“Boeuf” salad* – Anda’s style

*this dish is for people with no dietary requirements, but it can easily be amended to suit vegetarians or vegans

There is no Christmas in our family without a Christmas tree (decorated on Christmas Eve), salata de boeuf (Boeuf salad = beef salad), sarmale (stuffed cabbage rolls) and cozonac (a bread like, dough based desert, usually filled with cocoa, walnuts and Turkish delight).

The Romanian Christmas meal is not to be taken lightly. Unlike in other countries, a Romanian festive meal is a whole day event, starting around brunch time with different dishes and Christmas delicacies that will fill your entire day (and your belly!!!), with family time, presents and lots of joy.

Boeuf salad is very loved by Romanians; I will not write about its history (Russian origins), about the components that go into its preparation (from crayfish tails to beef, poultry or even venison) nor about the way of presentation (with or without pompous decorations made from pickles, and tons of mayo, etc.), I will describe the process of preparing the “boeuf” salad my way, replacing beef with chicken breast. This salad is so versatile, it can be made with meat, vegetarian or vegan.


All quantities mentioned below are informative, I tend to use equal amounts of everything, apart from mayo…that should be “just enough” to mix all together.

  • 1 free range chicken breast (skip this for vegetarian/vegan option)

* [Instructions]:
1. Summarize the Boeuf salad piece in two sentences.
2. In the Boeuf salad piece, what does the writer use in place of beef?
3. Rewrite the paragraph of the Boeuf salad piece that begins "The Romanian Christmas meal is not to be taken lightly" more briefly, keeping its main facts.

* [Data section]:
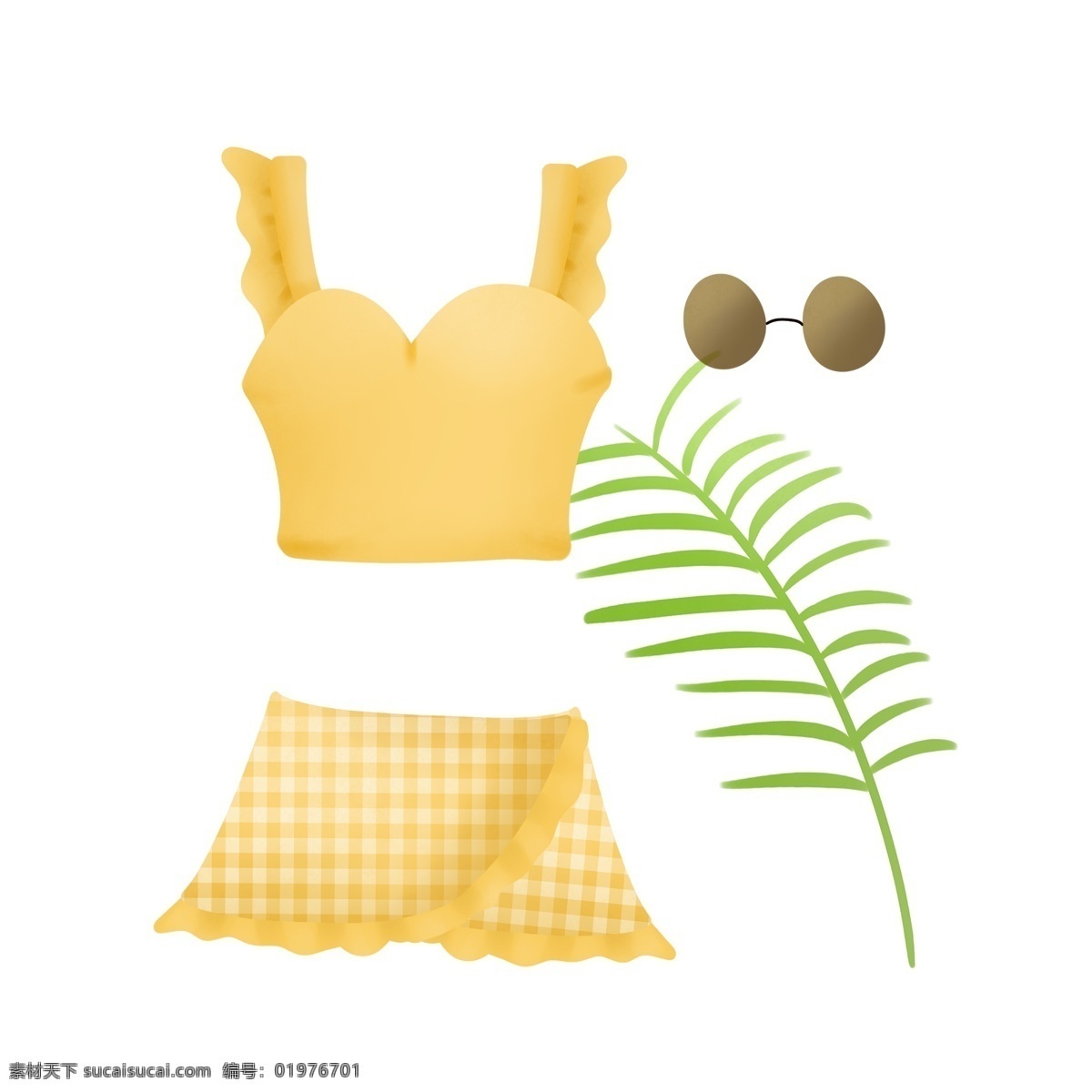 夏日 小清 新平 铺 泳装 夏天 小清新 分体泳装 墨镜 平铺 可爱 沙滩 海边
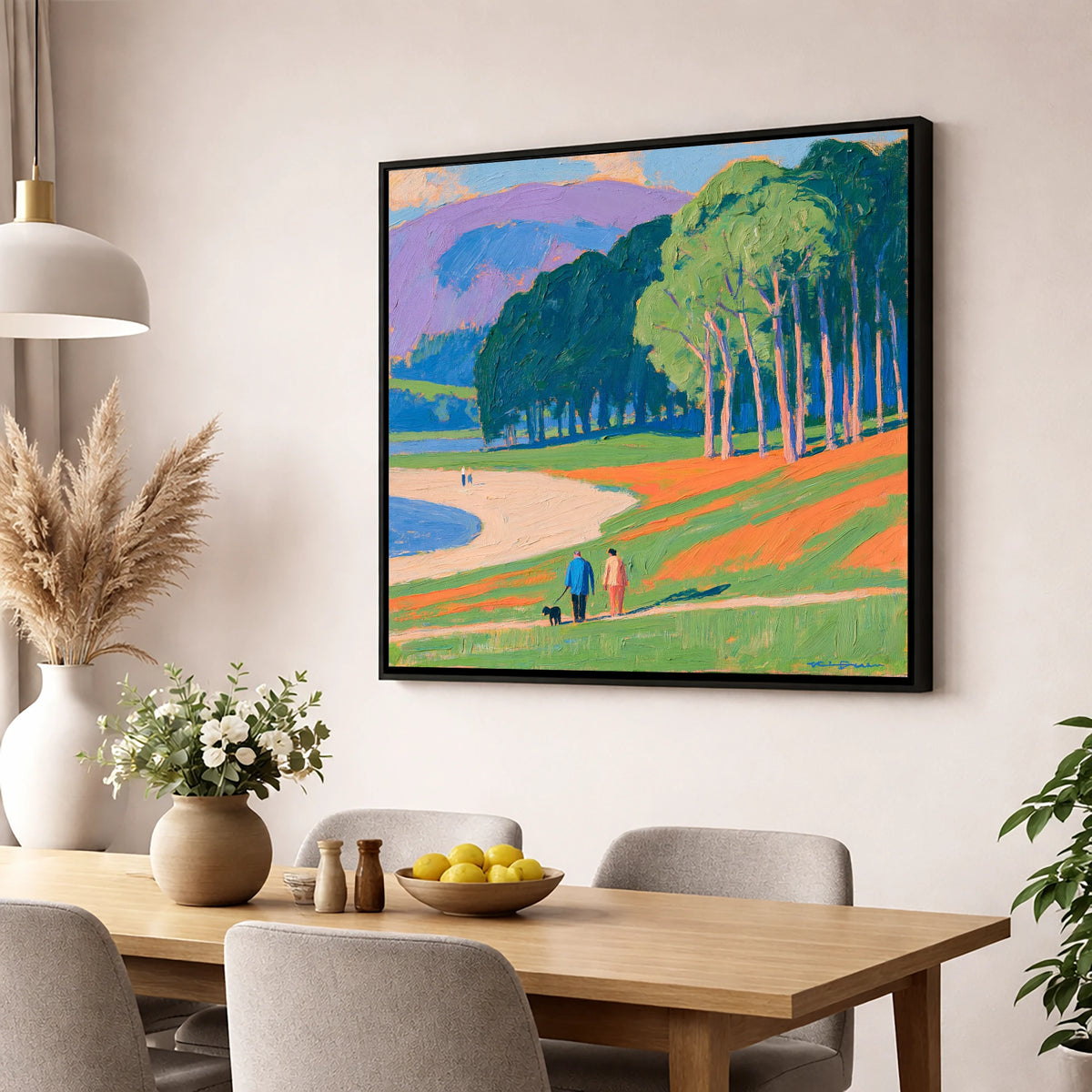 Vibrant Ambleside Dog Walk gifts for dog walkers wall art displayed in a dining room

* [Answers for the exercise]:
1. Boeuf salad is one of the dishes that a Christmas in the writer's family can't go without, along with a Christmas tree, sarmale and cozonac, and a Romanian festive meal lasts a whole day. The writer describes making the salad with chicken breast instead of beef and notes that it can be made with meat, vegetarian or vegan.

2. Chicken breast.

3. Unlike festive meals in other countries, the Romanian Christmas meal is a serious, all-day event. It starts around brunch time and brings dishes and delicacies throughout the day, along with family time, presents and joy.